Copyright 2009 Elsevier Ltd. All rights reserved.
Figures
(A) Primary sequences of human IGF-II, TGF-α and insulin. Disulfide bonds are shown by a line connecting two cysteines. Arrows on IGF-II and TGF-α depict the cleavage sites by IDE from this analysis while the cleavage sites of insulin are as reported. The underlined amino acids are observed in the crystal structures of substrate-bound IDE. (B) Comparison of secondary structure (left) and electrostatic surface representation (right) of IGF-II, TGF-α, and insulin. PDB accession codes of IGF-II, TGF-α, and insulin are 1IGL, 1YUF, and 1G7A, respectively. The molecular surface is colored as calculated by APBS (<−6 kT in red, 0 kT in white, and > +6 kT in blue). (C) Inhibition of the IDE-mediated degradation of the fluorogenic substrate V (a bradykinin-mimetic) by insulin, TGF-α and IGF-II. IDE (1 μg) was mixed with substrate V (450 nM) in the presence of indicated concentrations of insulin, TGF-α, and IGF-II and fluorescence intensity was monitored for 10 minutes at 37°C. Results (means ± S.D.) are representative of three independent experiments performed in duplicate. (D) and (E) show the representative MS/MS spectrum for N-terminal regions of IGF-II and TGF-α, respectively. The ESI-tandem mass spectrum of the 529.229 ion from IDE-digested TGF-α atm/z 1584.668 (left) and the 976.469 ion from IDE-digested IGF-II atm/z 1950.936 (right); The amino acid sequence and ion identification of the tandem mass spectrum is shown and experimentally observed ions are labeled in the sequence.

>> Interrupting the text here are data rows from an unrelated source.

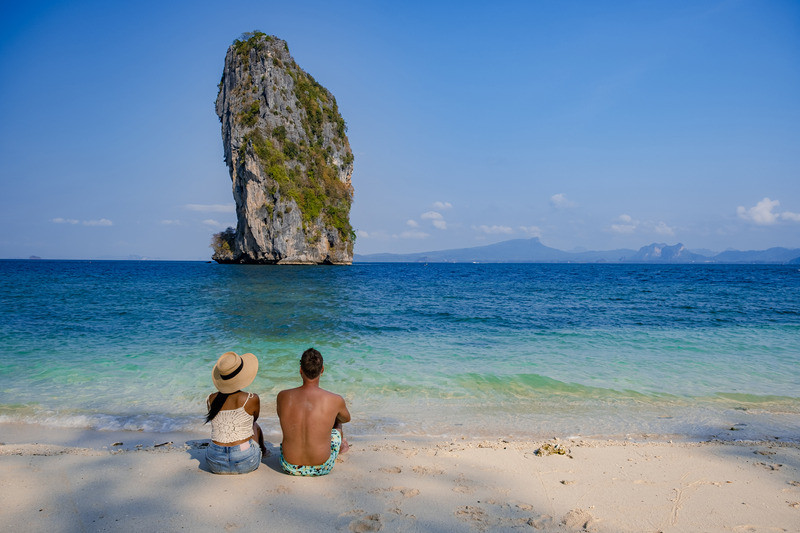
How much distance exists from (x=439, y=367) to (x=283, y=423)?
5.72 meters

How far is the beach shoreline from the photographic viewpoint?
3.39 m

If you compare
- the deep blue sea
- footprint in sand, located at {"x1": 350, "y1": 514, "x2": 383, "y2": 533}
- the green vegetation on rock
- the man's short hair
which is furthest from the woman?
the green vegetation on rock

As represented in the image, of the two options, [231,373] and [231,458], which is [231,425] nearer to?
[231,458]

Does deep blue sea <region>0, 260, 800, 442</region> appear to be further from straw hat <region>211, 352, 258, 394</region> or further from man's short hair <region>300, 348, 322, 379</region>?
man's short hair <region>300, 348, 322, 379</region>

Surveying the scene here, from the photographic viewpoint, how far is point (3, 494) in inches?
147

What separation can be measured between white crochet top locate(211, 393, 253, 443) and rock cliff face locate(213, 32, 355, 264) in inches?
2505

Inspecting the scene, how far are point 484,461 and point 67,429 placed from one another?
5790mm

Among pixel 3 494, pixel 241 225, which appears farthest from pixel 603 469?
pixel 241 225

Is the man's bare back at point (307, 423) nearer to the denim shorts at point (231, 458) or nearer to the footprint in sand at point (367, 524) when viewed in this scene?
the denim shorts at point (231, 458)

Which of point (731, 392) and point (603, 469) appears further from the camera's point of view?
point (731, 392)

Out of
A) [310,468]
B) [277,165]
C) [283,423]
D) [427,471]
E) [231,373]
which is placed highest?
[277,165]

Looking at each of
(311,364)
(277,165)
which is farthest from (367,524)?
(277,165)

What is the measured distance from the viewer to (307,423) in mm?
4156

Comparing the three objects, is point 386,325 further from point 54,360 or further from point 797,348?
point 797,348
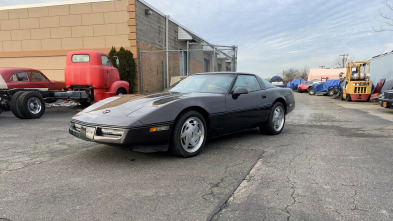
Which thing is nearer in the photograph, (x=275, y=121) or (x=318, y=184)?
(x=318, y=184)

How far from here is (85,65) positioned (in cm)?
923

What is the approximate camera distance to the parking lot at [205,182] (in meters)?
2.30

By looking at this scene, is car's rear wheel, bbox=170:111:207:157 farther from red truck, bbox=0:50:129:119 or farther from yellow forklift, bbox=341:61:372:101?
yellow forklift, bbox=341:61:372:101

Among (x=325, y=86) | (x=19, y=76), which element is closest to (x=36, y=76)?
(x=19, y=76)

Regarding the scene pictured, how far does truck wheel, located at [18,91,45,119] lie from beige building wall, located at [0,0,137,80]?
6.31 metres

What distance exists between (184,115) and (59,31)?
13354mm

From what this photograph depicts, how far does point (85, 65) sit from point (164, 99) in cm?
646

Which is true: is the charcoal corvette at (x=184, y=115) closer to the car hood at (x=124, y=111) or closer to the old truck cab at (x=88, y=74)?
the car hood at (x=124, y=111)

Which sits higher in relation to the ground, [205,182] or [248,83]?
[248,83]

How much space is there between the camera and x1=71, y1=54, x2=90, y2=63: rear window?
9266 mm

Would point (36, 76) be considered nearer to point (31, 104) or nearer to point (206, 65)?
point (31, 104)

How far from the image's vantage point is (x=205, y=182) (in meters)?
2.94

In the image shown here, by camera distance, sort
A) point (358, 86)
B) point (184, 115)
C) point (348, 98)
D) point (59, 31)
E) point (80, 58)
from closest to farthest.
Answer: point (184, 115), point (80, 58), point (59, 31), point (358, 86), point (348, 98)

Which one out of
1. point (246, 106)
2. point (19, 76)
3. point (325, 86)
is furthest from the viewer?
point (325, 86)
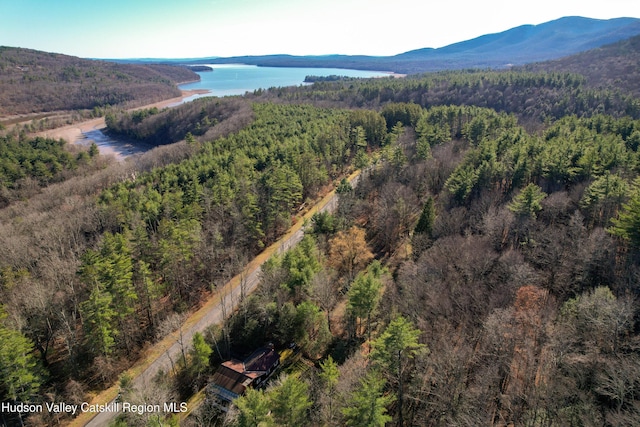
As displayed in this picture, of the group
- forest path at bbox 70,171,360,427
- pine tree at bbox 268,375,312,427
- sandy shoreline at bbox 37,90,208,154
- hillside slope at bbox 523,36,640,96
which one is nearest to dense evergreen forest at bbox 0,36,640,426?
pine tree at bbox 268,375,312,427

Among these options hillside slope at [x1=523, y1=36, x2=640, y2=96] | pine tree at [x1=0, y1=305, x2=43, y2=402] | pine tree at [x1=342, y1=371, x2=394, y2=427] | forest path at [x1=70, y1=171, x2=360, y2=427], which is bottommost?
forest path at [x1=70, y1=171, x2=360, y2=427]

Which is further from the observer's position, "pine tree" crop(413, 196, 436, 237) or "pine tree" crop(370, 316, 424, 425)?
"pine tree" crop(413, 196, 436, 237)

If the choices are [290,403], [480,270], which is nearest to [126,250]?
[290,403]

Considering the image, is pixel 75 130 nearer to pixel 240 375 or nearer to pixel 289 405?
pixel 240 375

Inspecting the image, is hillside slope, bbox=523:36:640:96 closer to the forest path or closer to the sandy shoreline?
the forest path

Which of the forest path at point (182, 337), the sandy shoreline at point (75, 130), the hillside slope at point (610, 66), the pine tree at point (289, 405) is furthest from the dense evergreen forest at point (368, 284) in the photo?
the sandy shoreline at point (75, 130)

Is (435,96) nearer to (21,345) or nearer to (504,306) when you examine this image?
(504,306)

(A) Global view of the structure of amylin-bound IDECF-E111Q monomer. IDE-N and IDE-C are colored green and cyan, respectively. Amylin is in the stick representation colored in orange. (B) Stereo view of composite omit map (purple) of the IDE-bound amylin is contoured at 1.5σ. Oxygen, nitrogen, and carbon atoms of amylin are shown in red, blue, and orange, respectively. (C) Primary sequences of amylin, reduced amylin and Aβ (1-40). The arrows on the amylin depict the cleavage sites by IDE as experimented and the arrows on Aβ (1-40) depict the cleavage sites by IDE after short (1-5 second) incubation. The minor cleavage sites on Aβ(1-40) are marked with the shorter arrows. The underlined amino acids with the scissor bond marked by a red arrow are observed in the crystal structures of substrate-bound IDE. (D) Detailed interaction of the N-terminus of non-reduced amylin (left), reduced amylin (middle) and Aβ(1-42) (right) with the exosite of IDE. (E) Detailed interaction of amylin with the IDE catalytic site. The color of IDE residues corresponds to the respective color of IDE domain in figure 2A. The PDB codes for structures of amylin-bound IDE-CF-E111Q, reduced amylin-bound IDE-E111Q, and Aβ(1-42)-bound IDE-CF-E111Q are 3HGZ, 2G48, and 2WK3, respectively.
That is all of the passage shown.